4. Expecting Too Much From Each Other

Expectations need to be realistic. If you expect your spouse to work full time, fix everything that breaks, manage the finances, and cook every meal, you may be expecting too much. Be willing to accept that your expectations might be unrealistic.

5. Bringing Up Past Issues in Conflict

Only bring up the past when it directly relates to a the conflict at hand. I’ve seen many relationships damaged, because one spouse could not move past an already resolved issue. Choose to forgive and learn to intentionally leg go. Easier said than done, of course.

6. Not Setting Limits

Establish what you will, and will not, tolerate in the relationship. Set and maintain your boundaries. Don’t be controlling and don’t compromise your core values. Standing up to each other is scary, but necessary. Learn to tolerate the discomfort of conflict.

7. Undermining Each Other’s Parenting

Support each other, even if their parenting style is different. Share disagreements about parenting in private. Compromise and agree on a parenting strategy together. Reading a parenting book together like Parenting With Love & Logic can help.

8. Not Engaging Both Sides of the Family

Resentments build when both sides of the family aren’t given relatively equal attention. Sometimes this is logistically difficult due to distance, but making the effort is key. (e.g. FaceTime). In rare situations, equality isn’t possible or healthy due to other issues (i,e. addiction, boundary violations, etc.).

9. Listening to Anxiety

Anxiety lies! Don’t make relationship decisions, or any decisions, out of fear. It tells us that bad things that happened in the past are going to happen again, and the worst outcome will become our reality. Recognize it and learn to replace it with truth.

10. Not Standing Up for Your Spouse

Many adults are afraid to stand up to their parents and others. Be open to their support and feedback, but don’t allow your family or friends to criticize or mistreat your spouse. Allow influence, but don’t be pressured or manipulated you into doing things their way (e.g. money, spiritual beliefs, etc.). Make your own decisions as a couple. 

11. Being Too Busy

Prioritize your relationship. Your kids, job, soccer practice, church activities, and exercise are all important, but they should come second to your marriage. Protect your time together. A weekly special time to connect is important (e.g. date night).

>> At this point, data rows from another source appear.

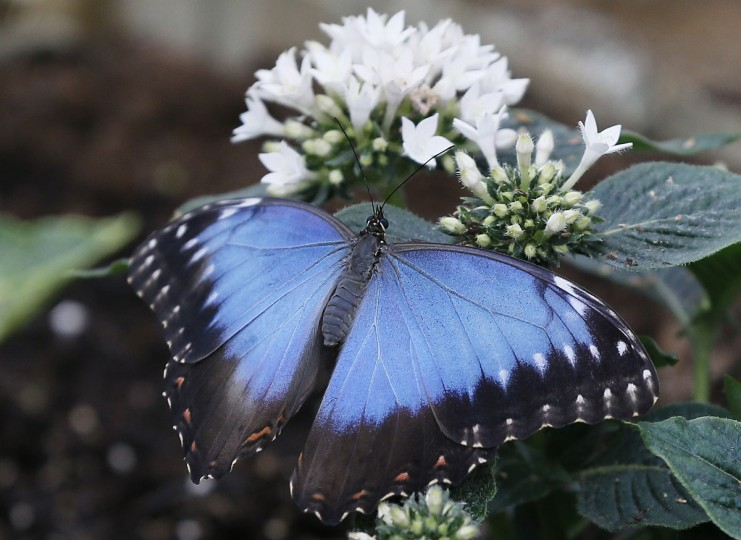 A Blue Morpho butterfly lands on a plant during a photo call for hundreds of tropical butterflies being released, to launch the Natural History Museum's Sensational Butterflies exhibition in London, Wednesday, March 23, 2016. The exhibition opens to the public on March 24 and runs until Sept. 11. (AP Photo/Kirsty Wigglesworth)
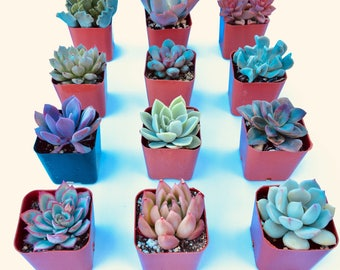 "Potted Succulents 2"" inch POTTED succulents assorted Succulent plants Echeveria succulent collection wedding favors"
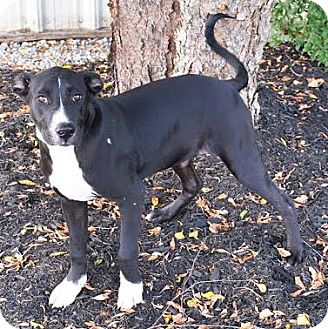 Flat-Coated Retriever/Border Collie Mix Dog for adoption in Union City, Tennessee - Daniel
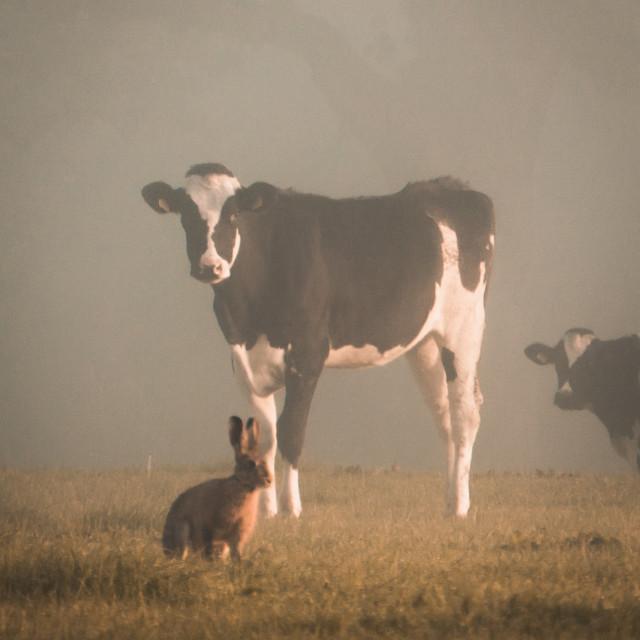 """Cow"" stock image"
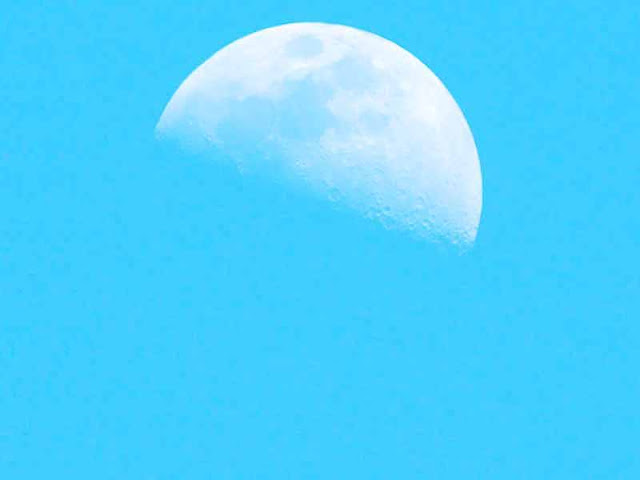 half moon, first quarter,late afternoon, blue skies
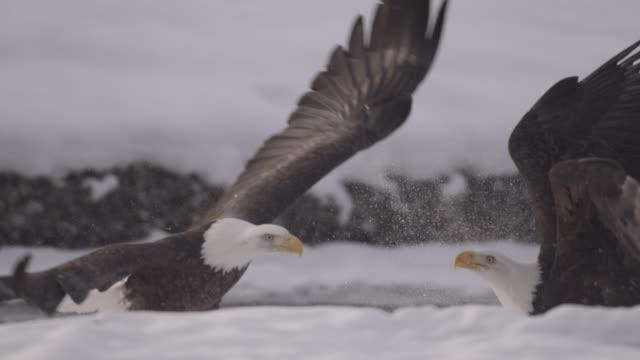 vidéos et rushes de bald eagles (haliaeetus leucocephalus) fight over salmon on snow, alaska, usa - rapace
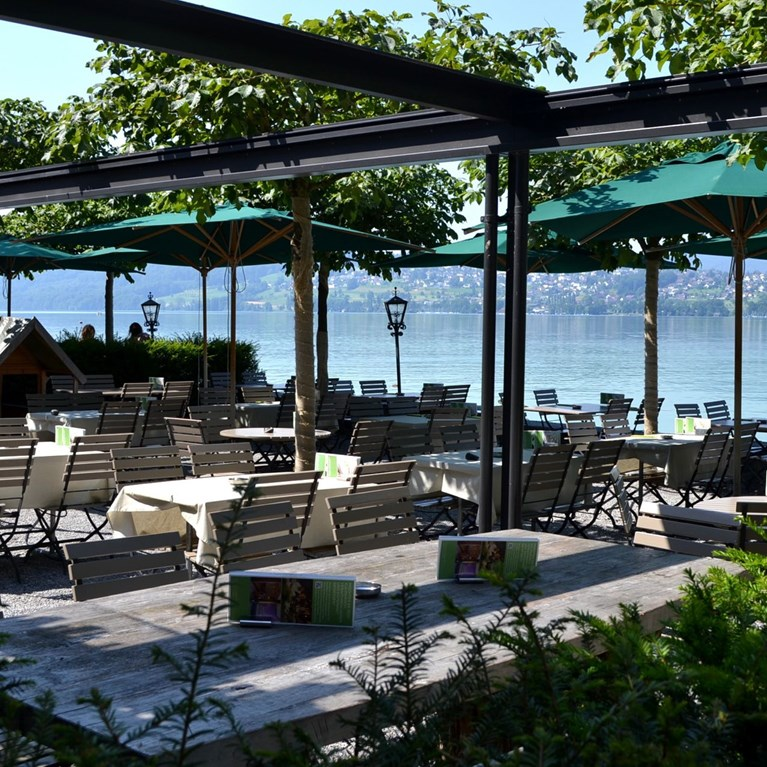 Seerose-Resort-and-Spa-Meisterschwanden_Seeterrasse_2.jpg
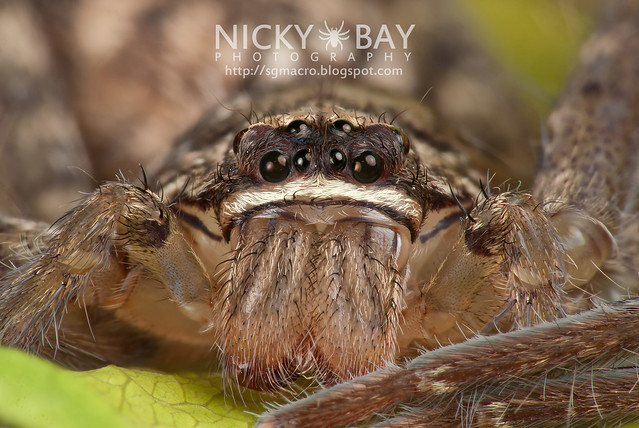 Huntsman Spider (Sparassidae) - DSC_1421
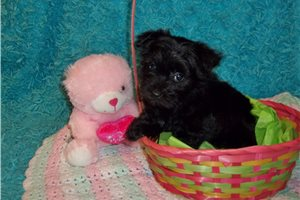 Ebony  Sold | Puppy at 8 weeks of age for sale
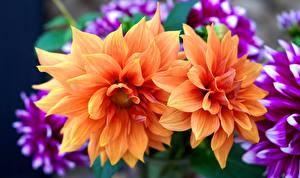 Обои Георгины Крупным планом Оранжевых Цветы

12. Poor Boundaries with Others

Emotional affairs can start through initially innocent relationships that meet unmet needs. Agree on acceptable boundaries (social media, work lunches, etc.) and this can build trust and grow your relationships.

13. Not Talking About the Important Stuff

Avoiding a reoccurring problem, won’t make it go away (e.g. money, anger, alcohol, etc). Issues that keep rising to the surface, probably need be addressed. Share how you feel! Say what you mean, but don’t say it meanly. Avoidance causes anxiety and addressing issues brings relief. Talk to a family therapist. Use The Legacy Jar to improve your communication skills.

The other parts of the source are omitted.